Antonio n’était pas simplement un monteur, c’était un véritable conteur. Un narrateur d’un genre nouveau, qui utilisait le mashup pour créer des récits inédits à partir d’œuvres existantes. En jouant avec la métalepse narrative, il nous emmenait à travers plusieurs niveaux de lecture , à condition, bien sûr, d’avoir les clés et la culture cinématographique nécessaires. La vision des auteurs originaux s’y entremêlait avec la sienne, profondément personnelle, ainsi qu’avec notre propre vécu de spectateurs.

Il me confiait au sujet du Hell’s Club : ‘j’ai voulu créer des ramifications en les personnages plus ou moins visibles selon le niveau de cinéphilie de celui qui regarde.Le parfait exemple est la scène de souvenir de John Travolta alias Tony Manero devant le miroir, là il y a une triple lecture selon son degrés de cinéphilie… Tony Manero admire le poster de Al Pacino de Serpico et pleure Carlito Brigante joué par AL Pacino dans mon film, je ne sais pas si vous me suivez. Il y a de l’intra, de l’extra et même du meta diégétique dans une même scène.Le processus était compliqué pour cette scène et cette scène peut être comprise à plusieurs niveaux, sans qu’un sens ne gâche l’autre.

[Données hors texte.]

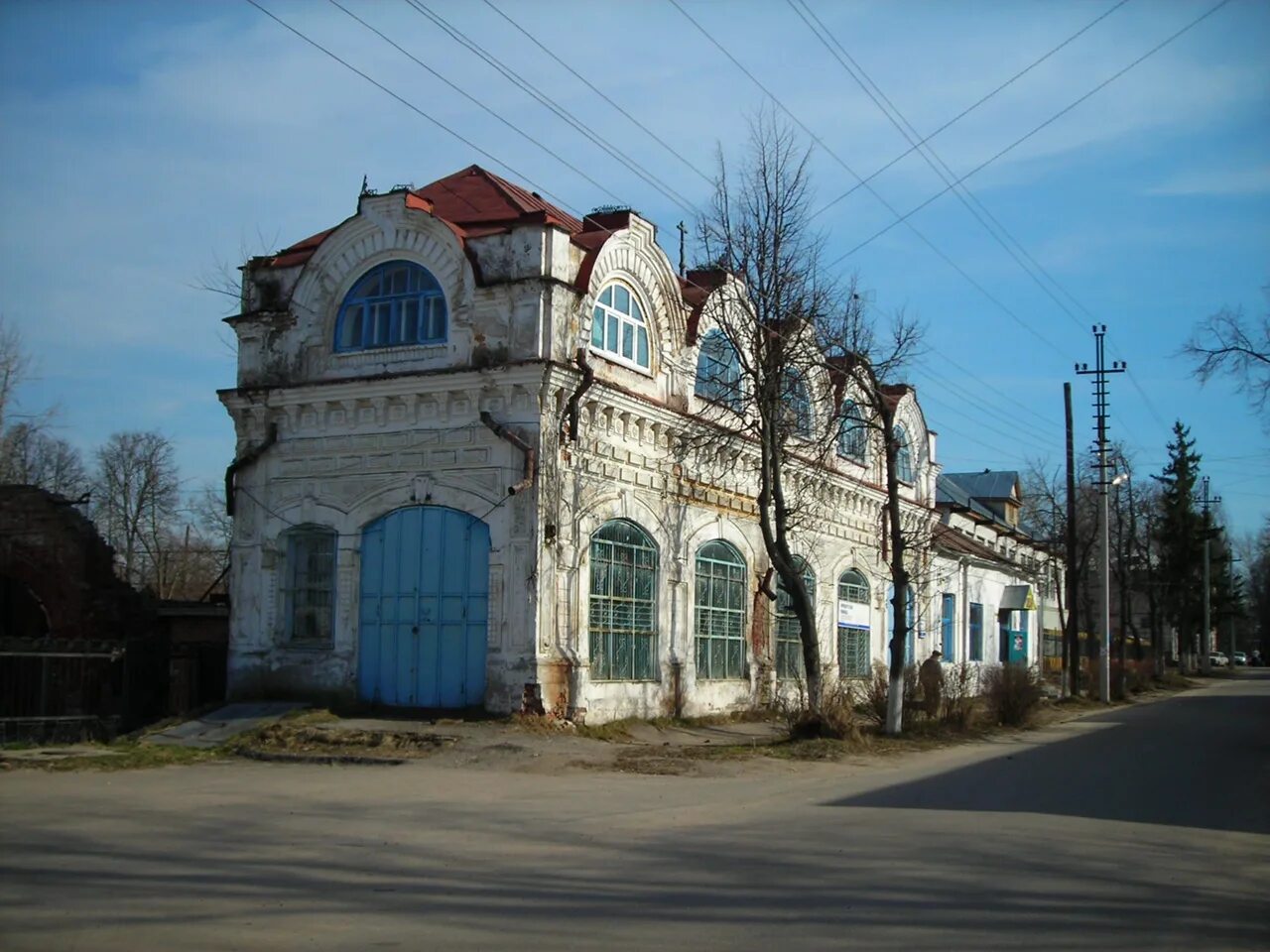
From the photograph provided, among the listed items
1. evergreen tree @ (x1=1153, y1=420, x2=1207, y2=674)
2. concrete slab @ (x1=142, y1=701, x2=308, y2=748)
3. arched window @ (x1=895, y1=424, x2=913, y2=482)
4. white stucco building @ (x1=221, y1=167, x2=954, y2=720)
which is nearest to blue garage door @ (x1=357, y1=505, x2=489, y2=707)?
white stucco building @ (x1=221, y1=167, x2=954, y2=720)

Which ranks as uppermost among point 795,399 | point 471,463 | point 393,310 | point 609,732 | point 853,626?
point 393,310

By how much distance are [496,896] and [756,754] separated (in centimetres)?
1136

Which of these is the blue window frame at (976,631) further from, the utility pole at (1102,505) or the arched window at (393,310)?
the arched window at (393,310)

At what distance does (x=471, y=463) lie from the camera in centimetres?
2108

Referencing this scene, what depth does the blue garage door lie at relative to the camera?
2089cm

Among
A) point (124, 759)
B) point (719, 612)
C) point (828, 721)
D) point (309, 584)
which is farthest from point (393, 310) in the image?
point (828, 721)

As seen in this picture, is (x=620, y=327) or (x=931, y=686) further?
(x=931, y=686)

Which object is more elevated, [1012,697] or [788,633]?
[788,633]

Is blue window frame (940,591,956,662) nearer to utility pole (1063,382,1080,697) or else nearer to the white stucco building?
utility pole (1063,382,1080,697)

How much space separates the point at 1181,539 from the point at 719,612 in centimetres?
6269

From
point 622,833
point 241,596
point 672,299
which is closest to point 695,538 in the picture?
point 672,299

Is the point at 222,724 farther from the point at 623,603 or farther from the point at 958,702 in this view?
the point at 958,702

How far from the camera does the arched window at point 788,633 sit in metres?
29.2

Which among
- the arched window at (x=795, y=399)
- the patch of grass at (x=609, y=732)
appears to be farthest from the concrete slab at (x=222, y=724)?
the arched window at (x=795, y=399)
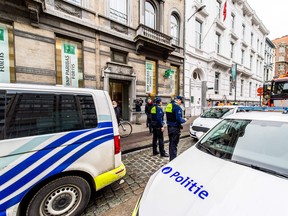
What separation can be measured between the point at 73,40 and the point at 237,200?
8802 mm

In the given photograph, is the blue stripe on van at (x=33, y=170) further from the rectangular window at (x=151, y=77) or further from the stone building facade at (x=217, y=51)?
the stone building facade at (x=217, y=51)

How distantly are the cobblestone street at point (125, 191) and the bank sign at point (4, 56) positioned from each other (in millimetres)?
6090

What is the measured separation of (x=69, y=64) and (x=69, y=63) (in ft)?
0.17

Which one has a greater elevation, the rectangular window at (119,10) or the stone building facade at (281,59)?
the stone building facade at (281,59)

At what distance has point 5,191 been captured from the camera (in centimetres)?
158

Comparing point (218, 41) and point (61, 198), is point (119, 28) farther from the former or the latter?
point (218, 41)

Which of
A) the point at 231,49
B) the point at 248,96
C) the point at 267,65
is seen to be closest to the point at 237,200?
the point at 231,49

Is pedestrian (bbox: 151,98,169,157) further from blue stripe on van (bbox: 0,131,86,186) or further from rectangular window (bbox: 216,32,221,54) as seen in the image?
rectangular window (bbox: 216,32,221,54)

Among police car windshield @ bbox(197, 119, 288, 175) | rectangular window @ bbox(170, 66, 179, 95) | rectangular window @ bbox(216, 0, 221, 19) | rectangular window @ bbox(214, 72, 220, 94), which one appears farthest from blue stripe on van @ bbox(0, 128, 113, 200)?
rectangular window @ bbox(216, 0, 221, 19)

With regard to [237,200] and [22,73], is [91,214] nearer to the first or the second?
[237,200]

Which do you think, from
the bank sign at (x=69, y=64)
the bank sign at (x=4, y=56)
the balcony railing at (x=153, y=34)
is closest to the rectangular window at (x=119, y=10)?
the balcony railing at (x=153, y=34)

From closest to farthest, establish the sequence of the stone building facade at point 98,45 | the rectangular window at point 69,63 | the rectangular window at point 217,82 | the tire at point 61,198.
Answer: the tire at point 61,198
the stone building facade at point 98,45
the rectangular window at point 69,63
the rectangular window at point 217,82

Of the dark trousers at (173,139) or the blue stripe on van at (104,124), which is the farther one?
the dark trousers at (173,139)

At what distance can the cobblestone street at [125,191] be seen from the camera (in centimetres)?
224
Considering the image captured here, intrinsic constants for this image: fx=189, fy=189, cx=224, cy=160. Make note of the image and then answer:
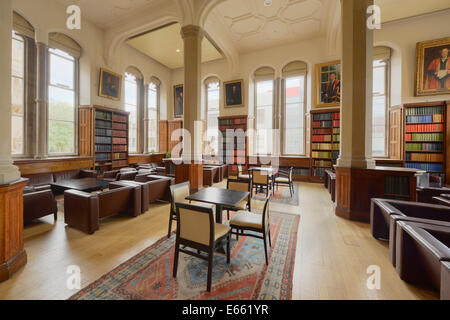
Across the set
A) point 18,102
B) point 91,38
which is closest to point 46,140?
point 18,102

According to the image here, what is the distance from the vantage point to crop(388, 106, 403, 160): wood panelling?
6.45m

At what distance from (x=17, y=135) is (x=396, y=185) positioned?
967cm

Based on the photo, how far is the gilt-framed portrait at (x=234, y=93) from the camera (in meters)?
9.09

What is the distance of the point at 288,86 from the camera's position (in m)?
8.79

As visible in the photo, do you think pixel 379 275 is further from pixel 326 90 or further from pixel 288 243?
pixel 326 90

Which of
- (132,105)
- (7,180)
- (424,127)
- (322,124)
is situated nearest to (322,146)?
(322,124)

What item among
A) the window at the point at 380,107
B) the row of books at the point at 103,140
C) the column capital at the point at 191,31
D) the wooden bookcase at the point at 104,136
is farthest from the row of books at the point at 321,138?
the row of books at the point at 103,140

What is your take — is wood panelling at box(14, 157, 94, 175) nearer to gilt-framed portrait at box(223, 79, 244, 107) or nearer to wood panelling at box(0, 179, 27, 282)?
wood panelling at box(0, 179, 27, 282)

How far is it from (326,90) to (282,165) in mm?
3472

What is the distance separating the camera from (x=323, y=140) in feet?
24.4

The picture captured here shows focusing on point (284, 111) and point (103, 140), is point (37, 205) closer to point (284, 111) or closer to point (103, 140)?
point (103, 140)

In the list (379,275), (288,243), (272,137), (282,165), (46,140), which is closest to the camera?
(379,275)
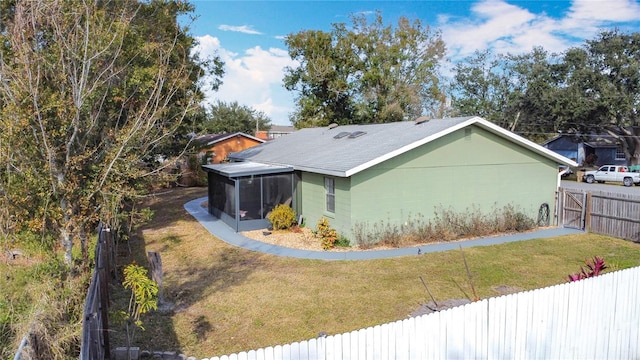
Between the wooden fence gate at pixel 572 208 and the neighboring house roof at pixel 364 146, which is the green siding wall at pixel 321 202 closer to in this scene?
the neighboring house roof at pixel 364 146

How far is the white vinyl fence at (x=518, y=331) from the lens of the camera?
4254 millimetres

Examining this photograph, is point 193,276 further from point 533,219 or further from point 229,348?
point 533,219

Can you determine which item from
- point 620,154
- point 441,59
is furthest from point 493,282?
point 620,154

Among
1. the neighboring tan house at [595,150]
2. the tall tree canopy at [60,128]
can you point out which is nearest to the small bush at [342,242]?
the tall tree canopy at [60,128]

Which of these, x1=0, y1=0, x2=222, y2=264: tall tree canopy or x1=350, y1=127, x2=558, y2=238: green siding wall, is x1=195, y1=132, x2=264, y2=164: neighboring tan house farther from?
x1=0, y1=0, x2=222, y2=264: tall tree canopy

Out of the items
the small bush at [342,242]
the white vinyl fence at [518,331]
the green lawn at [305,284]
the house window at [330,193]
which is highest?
the house window at [330,193]

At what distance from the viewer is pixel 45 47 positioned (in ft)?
22.6

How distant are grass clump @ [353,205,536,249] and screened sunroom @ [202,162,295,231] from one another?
444cm

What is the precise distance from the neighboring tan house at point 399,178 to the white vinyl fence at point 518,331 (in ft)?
25.1

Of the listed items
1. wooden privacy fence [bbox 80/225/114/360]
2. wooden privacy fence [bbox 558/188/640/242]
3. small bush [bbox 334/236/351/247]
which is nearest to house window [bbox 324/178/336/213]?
small bush [bbox 334/236/351/247]

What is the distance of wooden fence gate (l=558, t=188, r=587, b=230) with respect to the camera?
612 inches

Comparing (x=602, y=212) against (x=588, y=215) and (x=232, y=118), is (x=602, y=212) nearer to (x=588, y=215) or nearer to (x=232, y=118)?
(x=588, y=215)

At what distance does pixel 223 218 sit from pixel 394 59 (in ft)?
68.7

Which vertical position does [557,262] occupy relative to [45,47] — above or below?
below
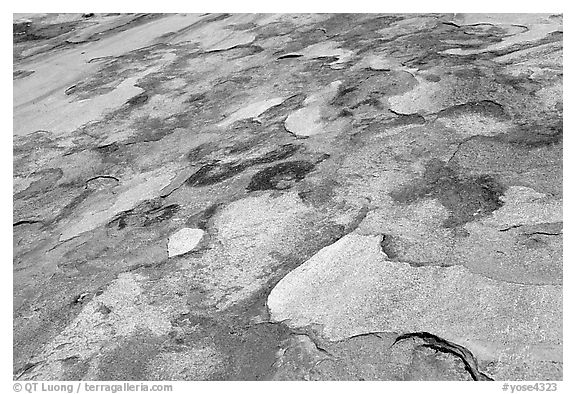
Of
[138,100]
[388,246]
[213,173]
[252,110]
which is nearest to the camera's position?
[388,246]

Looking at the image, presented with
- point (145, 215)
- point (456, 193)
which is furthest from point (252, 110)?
point (456, 193)

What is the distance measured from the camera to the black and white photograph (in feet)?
4.09

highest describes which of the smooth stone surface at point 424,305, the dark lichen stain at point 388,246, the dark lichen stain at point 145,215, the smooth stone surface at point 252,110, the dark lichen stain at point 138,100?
the dark lichen stain at point 138,100

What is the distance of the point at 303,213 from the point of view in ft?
5.32

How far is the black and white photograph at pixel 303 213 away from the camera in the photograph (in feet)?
4.09

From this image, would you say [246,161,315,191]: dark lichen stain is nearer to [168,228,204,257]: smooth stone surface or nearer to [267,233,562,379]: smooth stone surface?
[168,228,204,257]: smooth stone surface

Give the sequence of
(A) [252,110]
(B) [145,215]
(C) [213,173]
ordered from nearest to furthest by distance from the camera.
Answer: (B) [145,215]
(C) [213,173]
(A) [252,110]

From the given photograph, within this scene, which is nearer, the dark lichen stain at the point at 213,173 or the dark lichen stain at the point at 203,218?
the dark lichen stain at the point at 203,218

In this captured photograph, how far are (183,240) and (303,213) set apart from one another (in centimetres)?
29

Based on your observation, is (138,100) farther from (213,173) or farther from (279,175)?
(279,175)

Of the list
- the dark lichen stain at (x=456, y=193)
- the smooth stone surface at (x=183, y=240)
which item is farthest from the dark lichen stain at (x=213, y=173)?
the dark lichen stain at (x=456, y=193)

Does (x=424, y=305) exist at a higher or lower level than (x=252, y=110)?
lower

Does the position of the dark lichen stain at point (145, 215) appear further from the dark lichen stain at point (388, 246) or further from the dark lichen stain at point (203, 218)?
the dark lichen stain at point (388, 246)

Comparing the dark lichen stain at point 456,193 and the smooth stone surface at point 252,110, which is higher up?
the smooth stone surface at point 252,110
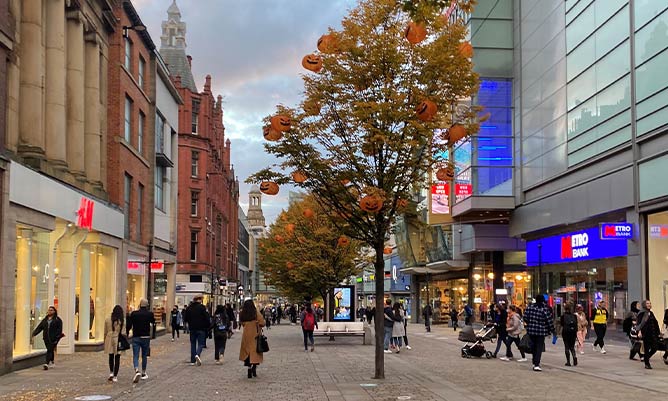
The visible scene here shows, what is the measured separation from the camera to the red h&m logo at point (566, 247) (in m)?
35.0

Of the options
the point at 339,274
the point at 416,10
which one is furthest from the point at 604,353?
the point at 339,274

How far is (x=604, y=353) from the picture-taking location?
1025 inches

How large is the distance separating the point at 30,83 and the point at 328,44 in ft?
28.1

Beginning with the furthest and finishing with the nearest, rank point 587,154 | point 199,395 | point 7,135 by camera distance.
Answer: point 587,154 → point 7,135 → point 199,395

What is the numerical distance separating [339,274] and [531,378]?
29364 millimetres

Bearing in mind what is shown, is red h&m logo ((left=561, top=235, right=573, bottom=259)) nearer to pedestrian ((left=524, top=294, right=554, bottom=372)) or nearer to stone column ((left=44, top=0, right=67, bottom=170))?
pedestrian ((left=524, top=294, right=554, bottom=372))

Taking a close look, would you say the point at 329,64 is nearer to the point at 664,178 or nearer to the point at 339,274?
the point at 664,178

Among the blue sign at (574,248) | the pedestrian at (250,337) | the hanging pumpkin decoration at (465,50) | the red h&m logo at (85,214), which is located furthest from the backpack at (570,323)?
the red h&m logo at (85,214)

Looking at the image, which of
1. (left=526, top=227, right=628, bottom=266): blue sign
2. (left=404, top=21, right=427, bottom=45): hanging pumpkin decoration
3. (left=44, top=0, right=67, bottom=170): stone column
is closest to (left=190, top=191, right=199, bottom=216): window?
(left=526, top=227, right=628, bottom=266): blue sign

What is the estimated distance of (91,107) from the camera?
90.5ft

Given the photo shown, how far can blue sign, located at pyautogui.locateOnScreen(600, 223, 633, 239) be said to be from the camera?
88.1 feet

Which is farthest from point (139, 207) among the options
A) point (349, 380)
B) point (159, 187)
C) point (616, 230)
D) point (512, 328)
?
point (349, 380)

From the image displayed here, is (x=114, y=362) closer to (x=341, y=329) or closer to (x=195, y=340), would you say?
(x=195, y=340)

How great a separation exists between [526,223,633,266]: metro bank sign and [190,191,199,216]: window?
110ft
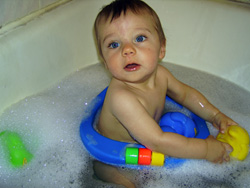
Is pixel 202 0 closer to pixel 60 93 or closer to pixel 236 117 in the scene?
pixel 236 117

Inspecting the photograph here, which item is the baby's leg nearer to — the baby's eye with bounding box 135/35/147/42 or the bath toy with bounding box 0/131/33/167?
the bath toy with bounding box 0/131/33/167

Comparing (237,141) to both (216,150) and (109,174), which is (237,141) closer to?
(216,150)

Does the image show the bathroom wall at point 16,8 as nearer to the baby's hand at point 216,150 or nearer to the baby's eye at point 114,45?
the baby's eye at point 114,45

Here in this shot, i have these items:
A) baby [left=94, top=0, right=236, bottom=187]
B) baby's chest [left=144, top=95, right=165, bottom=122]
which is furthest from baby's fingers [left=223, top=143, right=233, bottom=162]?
baby's chest [left=144, top=95, right=165, bottom=122]

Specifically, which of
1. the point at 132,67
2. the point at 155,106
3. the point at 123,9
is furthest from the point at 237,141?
the point at 123,9

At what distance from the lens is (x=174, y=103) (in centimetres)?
125

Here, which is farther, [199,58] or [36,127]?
[199,58]

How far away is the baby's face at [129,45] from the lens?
91cm

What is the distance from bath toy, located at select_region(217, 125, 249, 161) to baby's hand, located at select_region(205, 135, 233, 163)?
0.07 ft

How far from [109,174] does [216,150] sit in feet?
1.15

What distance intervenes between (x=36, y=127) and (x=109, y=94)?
0.33 metres

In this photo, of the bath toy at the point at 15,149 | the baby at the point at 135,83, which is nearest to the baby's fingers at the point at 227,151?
the baby at the point at 135,83

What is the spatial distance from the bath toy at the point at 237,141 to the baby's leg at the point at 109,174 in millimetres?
345

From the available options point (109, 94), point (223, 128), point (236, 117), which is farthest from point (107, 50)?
point (236, 117)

En tant que génie créatif, Antonio Maria Da Silva cherchait sans cesse à repousser les limites de son art. Après plusieurs mashups comme Hell’s Club, The Carrie Mirror, The Psycho Mirror, son hommage très personnel à Bruce Lee – qui occupait une place toute particulière dans son cœur – ou encore sa relecture des escaliers du Cuirassé Potemkine, Star Wars : Battle of the Dark Side, Boogeymen’s Anthology: Michael vs Jason et Christmas Invasion, il élève le mashup au rang d’œuvre d’art avec The Overlook Hotel, en 2018.

Par sa durée, environ 30 minutes, par la structure narrative qu’il propose et la présence d’un narrateur, The Overlook Hotel s’apparente davantage à un véritable film. Ce mashup immersif rend hommage aux grands classiques de l’horreur tels que Shining, L’Exorciste, Psychose, entre autres. The Overlook Hotel est aussi une réflexion sur l’imaginaire de l’épouvante, une plongée dans les codes du genre, et surtout un projet profondément personnel. Il y rend hommage, peut-être de la plus belle des façons, à deux de ses artistes favoris : Stephen King et Jack Nicholson.

En 2019, Antonio Maria Da Silva poursuit son exploration du mashup narratif avec Rocky Balboa vs Jake LaMotta. Puis, en 2020, il franchit une nouvelle étape en signant le tout premier long métrage mashup – un projet initié en 2017 – construit selon une narration classique, dans la pure tradition du blockbuster d’aventure américain. Intitulé Dinosaur Hunters, le titre joue sur un double sens : Antonio souhaitait à la fois mettre en scène de véritables dinosaures… et confronter ces créatures préhistoriques aux ‘dinosaures’ du cinéma d’action des années 80 et 90. Il en résulte un film à la fois ludique, spectaculaire, empreint de nostalgie, mais aussi porteur d’un message écologique discret mais bien présent.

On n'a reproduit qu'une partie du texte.